### 記述課題
[A] マイナンバーの税務利用に関する文章を2文で要約してください。
[B] マイナンバーの税務利用に関する文章について、最後の文の後に続く部分を書いてください。

### 提示文 ###

Q 私は、スーパーマーケットチェーンで本社人事部の課長を務めています。今年1月から給与の源泉徴収事務でマイナンバーの使用が始まりました。わが社も対応をしなければなりません。特に税制について、どのような点に気を付ける必要がありますか?
A 社会保障・税制度の効率性・透明性を高めるため、マイナンバー制度の利用が今年1月1日から順次開始されました。税務の申告書や法定調書をはじめとする書類を税務署などに提出する場合には、これらに個人番号や法人番号を記載する必要があります。なお、法人の税務手続で最初にマイナンバーを利用するのは、給与等の所得税源泉徴収事務になります。
最初の税務手続は「所得税源泉徴収事務」
住民登録のある日本国の住民全員(外国籍の人で、住民票がある中長期在留者や特別永住者を含む)にマイナンバー、12桁の個人番号が通知されました。また、企業には、国税庁から13桁の法人番号(支店や個人事業者は除く)が通知されています。今年1月から、これらの利用が始まりました。法人の場合、「給与等の所得税源泉徴収事務」が、マイナンバーを利用する最初の税務手続です。

### 資料一覧 ###

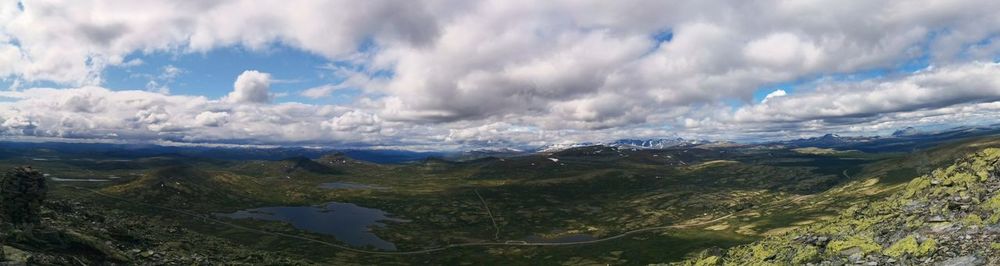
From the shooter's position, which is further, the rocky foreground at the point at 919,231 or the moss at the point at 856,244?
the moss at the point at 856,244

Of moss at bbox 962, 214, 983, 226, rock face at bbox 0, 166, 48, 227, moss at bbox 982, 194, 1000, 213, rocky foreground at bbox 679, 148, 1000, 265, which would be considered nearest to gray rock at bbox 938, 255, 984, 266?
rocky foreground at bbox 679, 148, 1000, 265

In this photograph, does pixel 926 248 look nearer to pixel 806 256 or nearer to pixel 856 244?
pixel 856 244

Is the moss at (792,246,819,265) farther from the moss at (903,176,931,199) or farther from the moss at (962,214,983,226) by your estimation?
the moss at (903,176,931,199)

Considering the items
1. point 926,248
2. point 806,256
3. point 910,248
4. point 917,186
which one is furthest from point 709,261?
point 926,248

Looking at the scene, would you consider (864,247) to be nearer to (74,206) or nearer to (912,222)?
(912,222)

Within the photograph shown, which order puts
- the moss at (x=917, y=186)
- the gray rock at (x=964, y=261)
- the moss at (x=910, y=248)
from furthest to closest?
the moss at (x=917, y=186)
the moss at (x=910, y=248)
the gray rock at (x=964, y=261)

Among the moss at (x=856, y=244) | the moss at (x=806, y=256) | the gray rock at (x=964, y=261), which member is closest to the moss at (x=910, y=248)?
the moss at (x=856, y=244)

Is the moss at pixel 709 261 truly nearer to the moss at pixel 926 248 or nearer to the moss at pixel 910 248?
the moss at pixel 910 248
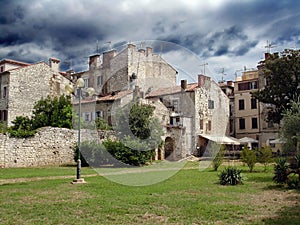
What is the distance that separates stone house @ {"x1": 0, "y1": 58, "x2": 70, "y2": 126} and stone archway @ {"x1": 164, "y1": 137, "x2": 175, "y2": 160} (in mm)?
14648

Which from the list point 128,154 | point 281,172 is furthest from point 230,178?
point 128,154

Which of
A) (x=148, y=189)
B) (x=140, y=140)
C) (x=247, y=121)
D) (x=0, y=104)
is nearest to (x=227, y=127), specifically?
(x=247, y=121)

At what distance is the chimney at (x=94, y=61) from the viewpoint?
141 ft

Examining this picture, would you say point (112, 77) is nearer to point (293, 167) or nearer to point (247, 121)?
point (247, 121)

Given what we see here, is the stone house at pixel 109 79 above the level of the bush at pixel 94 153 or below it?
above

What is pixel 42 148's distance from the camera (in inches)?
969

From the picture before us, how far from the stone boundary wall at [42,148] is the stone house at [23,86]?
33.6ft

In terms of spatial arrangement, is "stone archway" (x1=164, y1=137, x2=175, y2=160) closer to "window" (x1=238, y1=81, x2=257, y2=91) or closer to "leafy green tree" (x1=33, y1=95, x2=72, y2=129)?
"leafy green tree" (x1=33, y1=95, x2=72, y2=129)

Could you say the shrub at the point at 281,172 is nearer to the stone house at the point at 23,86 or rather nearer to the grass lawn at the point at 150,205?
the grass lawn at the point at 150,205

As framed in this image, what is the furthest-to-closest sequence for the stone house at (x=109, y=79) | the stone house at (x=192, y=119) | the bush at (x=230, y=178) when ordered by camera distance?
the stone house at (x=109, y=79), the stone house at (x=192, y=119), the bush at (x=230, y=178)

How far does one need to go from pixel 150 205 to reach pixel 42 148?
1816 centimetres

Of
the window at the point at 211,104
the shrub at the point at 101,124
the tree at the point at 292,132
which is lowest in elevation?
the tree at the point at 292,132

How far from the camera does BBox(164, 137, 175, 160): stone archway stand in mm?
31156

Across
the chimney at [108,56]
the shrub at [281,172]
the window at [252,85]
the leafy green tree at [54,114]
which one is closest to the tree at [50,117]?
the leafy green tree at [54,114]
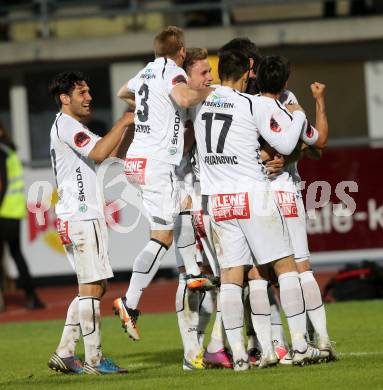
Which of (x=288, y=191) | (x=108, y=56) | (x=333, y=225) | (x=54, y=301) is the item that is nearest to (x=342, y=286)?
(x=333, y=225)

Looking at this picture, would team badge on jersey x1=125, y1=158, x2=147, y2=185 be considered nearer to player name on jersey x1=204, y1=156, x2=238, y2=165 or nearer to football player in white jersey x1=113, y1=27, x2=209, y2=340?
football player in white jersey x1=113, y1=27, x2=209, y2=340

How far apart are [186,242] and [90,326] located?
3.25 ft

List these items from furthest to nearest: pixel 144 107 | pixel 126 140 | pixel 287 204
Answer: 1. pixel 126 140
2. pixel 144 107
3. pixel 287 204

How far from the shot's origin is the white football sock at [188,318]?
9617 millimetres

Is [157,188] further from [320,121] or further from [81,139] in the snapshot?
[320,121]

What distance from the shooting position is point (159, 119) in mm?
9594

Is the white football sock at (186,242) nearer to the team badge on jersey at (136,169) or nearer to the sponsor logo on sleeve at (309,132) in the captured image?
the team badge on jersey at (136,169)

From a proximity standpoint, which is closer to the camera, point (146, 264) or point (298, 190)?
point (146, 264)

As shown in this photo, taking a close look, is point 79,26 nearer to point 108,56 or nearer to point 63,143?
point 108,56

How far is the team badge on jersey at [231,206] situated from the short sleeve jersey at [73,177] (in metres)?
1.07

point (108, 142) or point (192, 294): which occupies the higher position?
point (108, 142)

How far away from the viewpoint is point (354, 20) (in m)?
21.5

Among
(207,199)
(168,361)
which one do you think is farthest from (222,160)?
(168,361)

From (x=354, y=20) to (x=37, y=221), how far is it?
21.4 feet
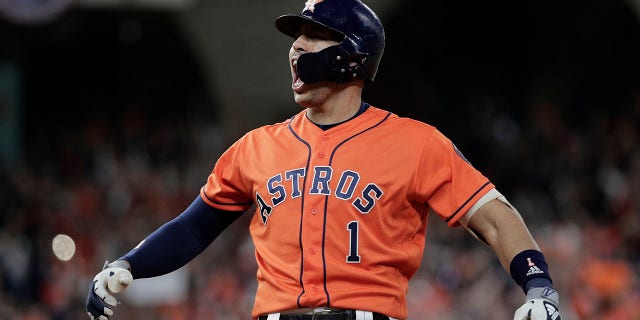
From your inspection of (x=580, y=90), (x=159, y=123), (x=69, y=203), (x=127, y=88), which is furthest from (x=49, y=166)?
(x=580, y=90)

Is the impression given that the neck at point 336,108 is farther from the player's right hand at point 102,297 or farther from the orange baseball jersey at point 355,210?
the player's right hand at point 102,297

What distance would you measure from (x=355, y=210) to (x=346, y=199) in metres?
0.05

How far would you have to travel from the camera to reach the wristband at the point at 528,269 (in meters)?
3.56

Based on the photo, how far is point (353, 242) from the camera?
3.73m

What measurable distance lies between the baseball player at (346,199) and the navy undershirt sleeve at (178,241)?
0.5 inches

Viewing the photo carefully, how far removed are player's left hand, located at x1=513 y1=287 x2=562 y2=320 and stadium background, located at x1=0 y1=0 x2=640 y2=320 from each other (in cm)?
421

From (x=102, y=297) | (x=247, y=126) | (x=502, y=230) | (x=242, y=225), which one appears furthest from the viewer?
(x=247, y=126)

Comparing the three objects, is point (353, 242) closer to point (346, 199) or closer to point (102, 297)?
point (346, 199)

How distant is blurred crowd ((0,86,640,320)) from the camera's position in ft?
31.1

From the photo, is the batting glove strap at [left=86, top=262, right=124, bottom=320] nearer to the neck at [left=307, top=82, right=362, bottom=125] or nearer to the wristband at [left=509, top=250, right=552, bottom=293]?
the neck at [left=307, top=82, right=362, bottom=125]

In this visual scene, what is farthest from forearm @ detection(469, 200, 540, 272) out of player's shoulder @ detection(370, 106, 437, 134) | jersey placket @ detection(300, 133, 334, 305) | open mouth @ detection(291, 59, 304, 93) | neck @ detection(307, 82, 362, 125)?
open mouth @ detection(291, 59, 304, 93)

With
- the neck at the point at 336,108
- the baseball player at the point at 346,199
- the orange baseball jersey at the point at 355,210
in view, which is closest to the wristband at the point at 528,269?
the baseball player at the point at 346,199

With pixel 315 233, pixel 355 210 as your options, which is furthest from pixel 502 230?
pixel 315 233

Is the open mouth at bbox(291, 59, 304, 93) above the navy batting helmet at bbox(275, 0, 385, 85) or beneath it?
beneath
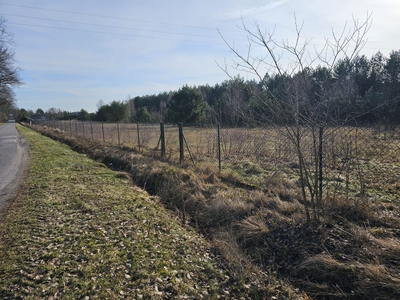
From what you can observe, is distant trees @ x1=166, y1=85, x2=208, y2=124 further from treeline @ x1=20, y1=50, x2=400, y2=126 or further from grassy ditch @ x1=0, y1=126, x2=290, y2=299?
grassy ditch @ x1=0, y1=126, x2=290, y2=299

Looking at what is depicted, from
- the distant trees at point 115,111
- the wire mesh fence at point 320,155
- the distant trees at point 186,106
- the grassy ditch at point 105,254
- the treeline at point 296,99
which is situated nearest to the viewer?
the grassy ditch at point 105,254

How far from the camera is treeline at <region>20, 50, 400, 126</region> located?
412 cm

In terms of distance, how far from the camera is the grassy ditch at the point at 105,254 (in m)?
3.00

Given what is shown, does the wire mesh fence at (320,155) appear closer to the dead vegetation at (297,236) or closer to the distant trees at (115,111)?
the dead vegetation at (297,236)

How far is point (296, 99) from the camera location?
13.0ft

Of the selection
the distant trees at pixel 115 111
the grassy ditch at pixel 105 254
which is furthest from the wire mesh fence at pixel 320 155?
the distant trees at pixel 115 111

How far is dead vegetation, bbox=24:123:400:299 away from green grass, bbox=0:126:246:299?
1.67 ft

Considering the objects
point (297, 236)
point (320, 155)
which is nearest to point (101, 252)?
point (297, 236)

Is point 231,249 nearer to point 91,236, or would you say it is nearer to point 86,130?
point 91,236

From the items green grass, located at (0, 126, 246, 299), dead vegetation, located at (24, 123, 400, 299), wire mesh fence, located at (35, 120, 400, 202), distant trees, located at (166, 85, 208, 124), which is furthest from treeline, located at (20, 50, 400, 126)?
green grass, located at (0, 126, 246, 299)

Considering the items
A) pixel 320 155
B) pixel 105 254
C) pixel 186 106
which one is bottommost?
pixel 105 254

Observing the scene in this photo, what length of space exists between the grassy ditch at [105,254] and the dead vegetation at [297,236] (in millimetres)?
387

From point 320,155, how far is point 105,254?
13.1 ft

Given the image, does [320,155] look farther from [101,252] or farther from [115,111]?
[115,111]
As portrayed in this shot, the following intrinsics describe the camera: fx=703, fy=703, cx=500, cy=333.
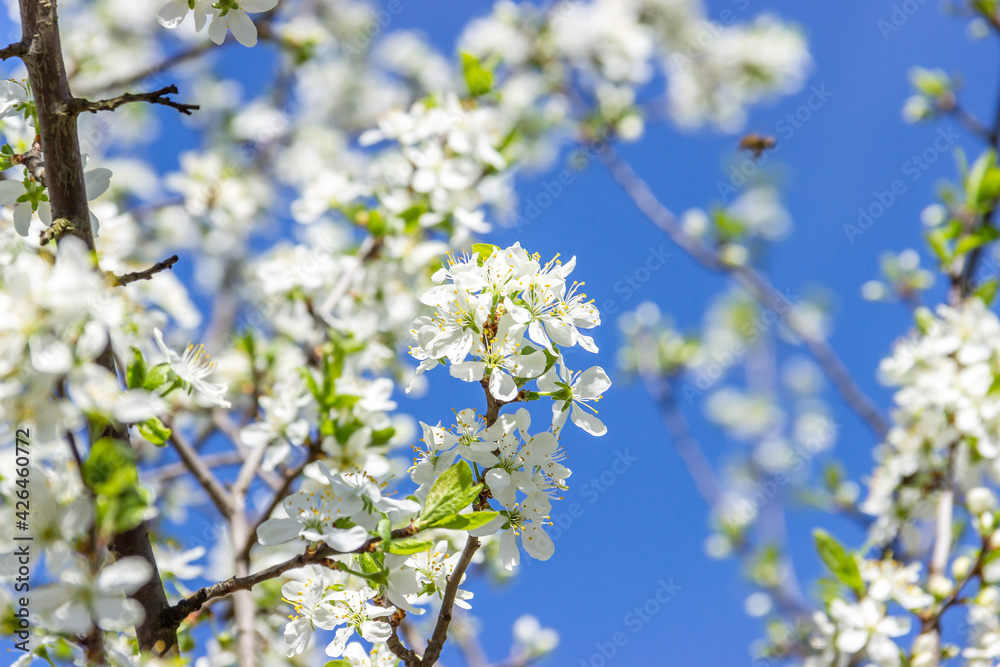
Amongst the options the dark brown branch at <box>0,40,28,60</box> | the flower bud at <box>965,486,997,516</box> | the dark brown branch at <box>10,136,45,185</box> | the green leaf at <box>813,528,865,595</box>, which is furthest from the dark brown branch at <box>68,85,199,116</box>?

###

### 演習の解答
[A] 社会保障・税制度の効率性・透明性を高めるため、今年1月1日からマイナンバー制度の利用が順次始まり、税務署などに提出する申告書や法定調書には個人番号や法人番号を記載する必要があります。法人がマイナンバーを最初に利用する税務手続は、給与等の所得税源泉徴収事務です。

[B]
源泉徴収では、「給与所得者の扶養控除等(異動)申告書」に従業員のマイナンバーを記載します。なお、申告書には、本人・配偶者・扶養親族のマイナンバーも必要です。また、マイナンバー提示時には、本人確認が必要ですので、忘れないようにしましょう。
人事担当者の悩みの種は、パート社員など、非正規社員のマイナンバーも必要となる点でしょう。ご質問のようなスーパーやファミレスといった従業員の人数が多い企業では、特に人事担当者の責任は重大になります。というのも、マイナンバーと、それに紐づく個人情報は、特定個人情報として従来の個人情報以上に厳格な管理が義務化されているからです。ナンバーの入力、保管から削除まで、情報漏えいの防止に、細心の注意が必要となります。なお、給与の源泉所得税の徴収事務では、給与、配当金、賃借料などの支払対象者の本人確認手続をします。確認手続は記録を残しておくといいでしょう。
実務で注意すべき点
まだ始まったばかりの制度なので、不安点、不明点もたくさんあることでしょう。以下に注意すべき点をご紹介します。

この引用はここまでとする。